The requirements for research, risk reduction, and root cause analysis are generally unclear and may be close to non-existent. One of my favorite research examples, because it’s well known, and because it so clearly proves the point is the Wright Brothers researching and developing the aircraft. In 1898 the brothers started their research efforts. Starting with data and information then publicly available they built a series of kites. With each kite, they collected additional data and new types of data. They then used this to reorient their thinking and their potential design for the next kite. They found so many problems with the existing data that they created the wind tunnel to create their own data sets on which to base their next set of designs. By the end of 1902 they had created a glider capable of controllable manned flight and by 1903 they created the powered glider known as the Wright Flyer. It took them at least two more cycles of the OODA Loop to develop a commercially useful aircraft.
Risk reduction also uses the OODA Loop. A risk is an unknown. It requires some type of research to convert the unknown into a known. There are four alternative. First, the project/research team must decide whether or not to simply “accept” the risk. Many times the team orients the observed risk in a risk/reward model and accepts the risk. However, another to orient is to determine if there is knowledge or knowledgeable people to convert the unknown into a known. So “transferring” the risk is one way to reduce the risk. A second method is to “avoid” the risk. This means redesigning the product, system, or service, or changing the method for achieving the goal or target. The final way is to “mitigate” the risk. This is nothing short of or more than creating a research project (see above) to convert the unknown into a Known.
Likewise, root cause analysis is a research effort. However, the target of this analysis is to identify why some function or component is not working the way it is supposed to work. Again, its observing the problem or issue, that is gathering data, orienting it through modeling the functions based on the data, deciding what the cause is or causes are for the problem and how to “fix” the problem, and then acting on the decision. Sound a whole lot like the OODA Loop.

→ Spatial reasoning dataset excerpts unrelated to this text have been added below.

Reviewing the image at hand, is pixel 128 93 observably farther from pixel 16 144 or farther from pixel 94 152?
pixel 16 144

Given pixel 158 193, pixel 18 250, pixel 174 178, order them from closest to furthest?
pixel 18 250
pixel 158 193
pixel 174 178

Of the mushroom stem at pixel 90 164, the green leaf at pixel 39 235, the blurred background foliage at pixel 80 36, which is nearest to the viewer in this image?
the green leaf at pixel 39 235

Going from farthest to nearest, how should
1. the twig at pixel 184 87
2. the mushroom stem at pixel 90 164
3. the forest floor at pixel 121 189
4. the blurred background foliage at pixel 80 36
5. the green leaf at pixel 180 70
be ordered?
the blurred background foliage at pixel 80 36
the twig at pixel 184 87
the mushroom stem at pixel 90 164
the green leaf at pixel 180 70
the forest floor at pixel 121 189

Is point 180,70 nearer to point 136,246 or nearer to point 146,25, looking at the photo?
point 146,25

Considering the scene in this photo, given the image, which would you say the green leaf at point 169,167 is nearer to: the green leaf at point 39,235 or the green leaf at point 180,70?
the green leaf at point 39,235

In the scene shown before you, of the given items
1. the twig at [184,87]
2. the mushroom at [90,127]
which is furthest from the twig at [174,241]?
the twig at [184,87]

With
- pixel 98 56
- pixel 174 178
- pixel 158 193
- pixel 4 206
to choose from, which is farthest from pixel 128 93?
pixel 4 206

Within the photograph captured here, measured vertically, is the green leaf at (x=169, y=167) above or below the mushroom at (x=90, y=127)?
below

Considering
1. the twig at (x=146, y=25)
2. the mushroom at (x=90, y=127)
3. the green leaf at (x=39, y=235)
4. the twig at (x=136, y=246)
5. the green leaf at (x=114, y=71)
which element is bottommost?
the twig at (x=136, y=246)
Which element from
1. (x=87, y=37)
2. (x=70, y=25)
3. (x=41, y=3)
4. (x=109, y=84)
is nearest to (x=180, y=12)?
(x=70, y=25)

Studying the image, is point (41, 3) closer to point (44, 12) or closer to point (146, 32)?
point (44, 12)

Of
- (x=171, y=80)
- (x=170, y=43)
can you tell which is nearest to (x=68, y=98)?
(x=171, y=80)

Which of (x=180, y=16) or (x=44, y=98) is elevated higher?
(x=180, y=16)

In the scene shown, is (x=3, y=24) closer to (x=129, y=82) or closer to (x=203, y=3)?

Creative processes like theory building (both through extrapolation and interpolation), and those of the “fine arts” that come from emotions also use the Architecture of Process defined in this post. For some theories and all fine arts, “the requirements” come from emotion, based on an intuitive belief structure [Sidebar: a religious structure, see my post on architecture of religion]. This intuitive structure provides “the data, information, and knowledge” on which the creativity builds.
However, for scientific theories, at least, they are sometimes based on inconsistencies in the results of the current paradigm. The theorist attempts to define a new structure that will account for these aberrant data.
Why make a Deal about the Obvious?
To many it might seem that I’m making a big deal about what is obvious. If it is the case, why hasn’t it been inculcated into enterprise architecture and used in the construction and refinement of processes and tooling to support the charter, mission, objective, strategies and tactics of all organizations? Using formal architectural models like the architecture for process, presented in this post, will enable the enterprise architects to “orient” their data and information more clearly making Enterprise Architecture that much more valuable.